Spatial reasoning dataset excerpts
════════════════════

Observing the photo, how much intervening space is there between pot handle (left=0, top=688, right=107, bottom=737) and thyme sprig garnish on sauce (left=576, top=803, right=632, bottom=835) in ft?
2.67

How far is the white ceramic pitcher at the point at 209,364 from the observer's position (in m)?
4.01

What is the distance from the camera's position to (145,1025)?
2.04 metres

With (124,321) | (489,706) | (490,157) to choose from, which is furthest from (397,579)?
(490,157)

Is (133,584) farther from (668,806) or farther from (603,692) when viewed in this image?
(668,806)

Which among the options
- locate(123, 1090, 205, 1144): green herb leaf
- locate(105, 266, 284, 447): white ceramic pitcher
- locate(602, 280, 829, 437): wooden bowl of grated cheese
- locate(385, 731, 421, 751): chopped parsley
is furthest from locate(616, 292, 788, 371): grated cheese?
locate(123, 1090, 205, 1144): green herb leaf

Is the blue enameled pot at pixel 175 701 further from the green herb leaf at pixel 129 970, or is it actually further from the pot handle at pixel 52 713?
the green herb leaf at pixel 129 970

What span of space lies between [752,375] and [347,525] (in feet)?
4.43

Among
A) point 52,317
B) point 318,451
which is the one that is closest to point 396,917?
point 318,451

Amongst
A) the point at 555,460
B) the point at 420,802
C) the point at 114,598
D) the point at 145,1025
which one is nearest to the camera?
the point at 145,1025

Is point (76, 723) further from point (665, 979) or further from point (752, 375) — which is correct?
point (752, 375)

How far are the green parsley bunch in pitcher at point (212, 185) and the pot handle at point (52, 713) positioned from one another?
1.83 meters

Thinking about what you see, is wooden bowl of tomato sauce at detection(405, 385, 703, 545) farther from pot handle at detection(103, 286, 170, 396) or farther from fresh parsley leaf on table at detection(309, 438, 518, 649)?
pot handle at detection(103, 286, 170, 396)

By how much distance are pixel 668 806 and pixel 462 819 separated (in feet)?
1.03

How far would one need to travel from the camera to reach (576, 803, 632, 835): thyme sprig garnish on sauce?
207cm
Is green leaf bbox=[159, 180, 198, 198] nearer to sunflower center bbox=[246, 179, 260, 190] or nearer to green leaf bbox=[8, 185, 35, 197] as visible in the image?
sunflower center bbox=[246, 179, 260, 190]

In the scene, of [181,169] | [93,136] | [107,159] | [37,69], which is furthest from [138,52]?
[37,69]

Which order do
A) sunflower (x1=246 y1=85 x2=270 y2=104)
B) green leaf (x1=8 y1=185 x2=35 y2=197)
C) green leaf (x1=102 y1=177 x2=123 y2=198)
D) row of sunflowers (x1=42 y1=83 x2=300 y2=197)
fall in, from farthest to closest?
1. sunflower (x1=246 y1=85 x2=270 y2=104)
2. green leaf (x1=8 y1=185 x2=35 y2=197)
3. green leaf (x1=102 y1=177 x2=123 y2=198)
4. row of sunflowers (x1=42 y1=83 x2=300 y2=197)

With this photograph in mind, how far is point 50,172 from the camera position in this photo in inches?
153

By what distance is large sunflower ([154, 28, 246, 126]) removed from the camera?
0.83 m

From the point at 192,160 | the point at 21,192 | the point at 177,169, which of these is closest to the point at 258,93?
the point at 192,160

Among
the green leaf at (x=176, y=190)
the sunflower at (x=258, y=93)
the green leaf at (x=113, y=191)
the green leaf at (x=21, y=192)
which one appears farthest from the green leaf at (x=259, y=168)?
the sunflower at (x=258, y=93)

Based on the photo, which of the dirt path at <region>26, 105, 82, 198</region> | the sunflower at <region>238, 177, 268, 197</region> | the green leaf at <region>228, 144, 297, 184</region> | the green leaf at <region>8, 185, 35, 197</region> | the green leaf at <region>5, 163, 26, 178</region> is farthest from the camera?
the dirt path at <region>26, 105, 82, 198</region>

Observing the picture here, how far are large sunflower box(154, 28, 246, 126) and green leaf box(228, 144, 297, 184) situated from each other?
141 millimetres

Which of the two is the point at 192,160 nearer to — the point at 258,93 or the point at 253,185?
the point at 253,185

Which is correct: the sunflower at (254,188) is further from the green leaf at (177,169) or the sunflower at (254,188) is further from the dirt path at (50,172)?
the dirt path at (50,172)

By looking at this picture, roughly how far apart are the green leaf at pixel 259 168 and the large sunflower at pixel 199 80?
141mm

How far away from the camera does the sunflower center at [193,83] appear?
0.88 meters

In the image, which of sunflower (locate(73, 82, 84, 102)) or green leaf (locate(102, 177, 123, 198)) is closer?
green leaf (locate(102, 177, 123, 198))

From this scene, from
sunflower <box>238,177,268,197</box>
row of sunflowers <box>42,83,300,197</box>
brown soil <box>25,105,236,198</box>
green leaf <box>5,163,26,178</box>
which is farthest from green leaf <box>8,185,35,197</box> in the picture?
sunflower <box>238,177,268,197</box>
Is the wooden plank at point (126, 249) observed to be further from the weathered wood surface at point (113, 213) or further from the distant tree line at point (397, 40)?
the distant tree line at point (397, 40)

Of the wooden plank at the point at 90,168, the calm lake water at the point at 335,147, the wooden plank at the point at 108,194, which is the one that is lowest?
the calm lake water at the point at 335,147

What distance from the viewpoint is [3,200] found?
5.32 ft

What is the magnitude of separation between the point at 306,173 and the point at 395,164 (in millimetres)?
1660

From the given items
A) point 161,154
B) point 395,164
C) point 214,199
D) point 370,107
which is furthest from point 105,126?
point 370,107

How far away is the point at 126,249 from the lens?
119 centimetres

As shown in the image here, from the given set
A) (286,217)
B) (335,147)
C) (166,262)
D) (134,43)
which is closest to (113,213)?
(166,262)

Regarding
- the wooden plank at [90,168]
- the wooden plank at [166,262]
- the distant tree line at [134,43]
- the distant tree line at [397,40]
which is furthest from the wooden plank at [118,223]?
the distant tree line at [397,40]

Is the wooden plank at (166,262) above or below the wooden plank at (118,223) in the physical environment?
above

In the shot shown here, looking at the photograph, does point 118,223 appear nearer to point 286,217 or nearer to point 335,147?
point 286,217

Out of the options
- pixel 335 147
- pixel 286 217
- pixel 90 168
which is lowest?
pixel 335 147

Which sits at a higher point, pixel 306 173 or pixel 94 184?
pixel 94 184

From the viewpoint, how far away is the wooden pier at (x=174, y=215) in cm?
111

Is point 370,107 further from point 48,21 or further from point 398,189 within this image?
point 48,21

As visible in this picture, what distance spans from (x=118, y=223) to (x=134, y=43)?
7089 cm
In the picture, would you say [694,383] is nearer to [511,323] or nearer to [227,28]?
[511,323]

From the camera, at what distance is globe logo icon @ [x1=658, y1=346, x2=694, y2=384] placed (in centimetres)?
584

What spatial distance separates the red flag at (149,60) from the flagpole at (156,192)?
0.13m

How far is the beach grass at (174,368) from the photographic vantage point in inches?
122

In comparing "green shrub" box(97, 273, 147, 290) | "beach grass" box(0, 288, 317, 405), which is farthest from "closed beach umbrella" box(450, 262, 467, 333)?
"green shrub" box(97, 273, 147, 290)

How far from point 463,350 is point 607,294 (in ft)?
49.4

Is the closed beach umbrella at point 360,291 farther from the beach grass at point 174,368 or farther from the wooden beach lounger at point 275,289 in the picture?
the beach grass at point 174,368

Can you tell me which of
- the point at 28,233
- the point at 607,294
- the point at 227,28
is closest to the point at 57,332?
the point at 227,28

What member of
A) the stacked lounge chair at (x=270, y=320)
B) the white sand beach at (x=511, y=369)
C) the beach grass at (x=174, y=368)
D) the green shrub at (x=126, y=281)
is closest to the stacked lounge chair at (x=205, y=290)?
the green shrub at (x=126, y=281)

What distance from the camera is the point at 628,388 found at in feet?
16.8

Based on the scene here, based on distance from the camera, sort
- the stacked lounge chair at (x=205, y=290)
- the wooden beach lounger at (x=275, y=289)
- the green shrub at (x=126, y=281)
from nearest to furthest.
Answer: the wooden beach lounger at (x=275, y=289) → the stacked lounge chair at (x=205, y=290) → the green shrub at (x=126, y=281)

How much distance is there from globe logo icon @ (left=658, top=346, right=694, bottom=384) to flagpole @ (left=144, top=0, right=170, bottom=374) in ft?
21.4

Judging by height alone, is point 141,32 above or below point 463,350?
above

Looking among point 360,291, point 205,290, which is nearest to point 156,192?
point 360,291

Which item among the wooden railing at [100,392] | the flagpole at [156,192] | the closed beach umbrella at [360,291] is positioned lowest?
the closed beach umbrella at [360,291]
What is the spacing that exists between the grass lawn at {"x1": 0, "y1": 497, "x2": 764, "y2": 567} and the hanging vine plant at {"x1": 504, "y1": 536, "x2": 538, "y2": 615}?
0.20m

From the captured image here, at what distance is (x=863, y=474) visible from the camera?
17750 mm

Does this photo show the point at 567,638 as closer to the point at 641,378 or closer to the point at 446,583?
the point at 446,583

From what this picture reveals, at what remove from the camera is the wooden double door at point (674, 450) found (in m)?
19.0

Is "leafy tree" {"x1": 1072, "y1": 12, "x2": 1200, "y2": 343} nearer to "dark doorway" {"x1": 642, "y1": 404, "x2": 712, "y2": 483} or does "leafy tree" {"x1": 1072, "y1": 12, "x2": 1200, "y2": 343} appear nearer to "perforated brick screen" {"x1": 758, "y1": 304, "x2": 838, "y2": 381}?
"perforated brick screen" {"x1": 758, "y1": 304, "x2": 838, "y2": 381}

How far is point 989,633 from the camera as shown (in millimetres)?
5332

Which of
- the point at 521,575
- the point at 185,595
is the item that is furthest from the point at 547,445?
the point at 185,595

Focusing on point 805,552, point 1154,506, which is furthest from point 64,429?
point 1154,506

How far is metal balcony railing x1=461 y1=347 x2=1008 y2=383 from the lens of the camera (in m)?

════════════════════

## Stated problem
Update the rows from the start down through the line containing "1.83 meters", swapping "pot handle" for "saucepan handle" and keeping everything else the same.

## Output
Observing the photo, how much intervening space is there between saucepan handle (left=0, top=688, right=107, bottom=737) and thyme sprig garnish on sauce (left=576, top=803, right=632, bottom=835) in ft?
2.67

How far is the white ceramic pitcher at the point at 209,364 from the observer's position (in m)?
4.01

What is the distance from the camera's position to (145,1025)?
2.04 metres

With (124,321) | (489,706) | (490,157) to choose from, which is furthest from (397,579)?
(490,157)

Is (133,584) farther from (668,806) or farther from (603,692) when viewed in this image?
(668,806)

Which among the options
- locate(123, 1090, 205, 1144): green herb leaf
- locate(105, 266, 284, 447): white ceramic pitcher
- locate(602, 280, 829, 437): wooden bowl of grated cheese
- locate(385, 731, 421, 751): chopped parsley
is furthest from locate(616, 292, 788, 371): grated cheese?
locate(123, 1090, 205, 1144): green herb leaf

Is the blue enameled pot at pixel 175 701 further from the green herb leaf at pixel 129 970, or is it actually further from the saucepan handle at pixel 52 713?
the green herb leaf at pixel 129 970

What span of space lies between [752,375] and [347,525] (in feet)?
4.43

Among
A) point 52,317
B) point 318,451
which is the one that is closest to point 396,917?
point 318,451

Amongst
A) the point at 555,460
B) the point at 420,802
C) the point at 114,598
D) the point at 145,1025
which one is nearest to the camera?
the point at 145,1025

Is point (76, 723) further from point (665, 979) or further from point (752, 375) — which is correct?
point (752, 375)

How far are the green parsley bunch in pitcher at point (212, 185) and the saucepan handle at point (52, 713) positioned from one another?
1.83 meters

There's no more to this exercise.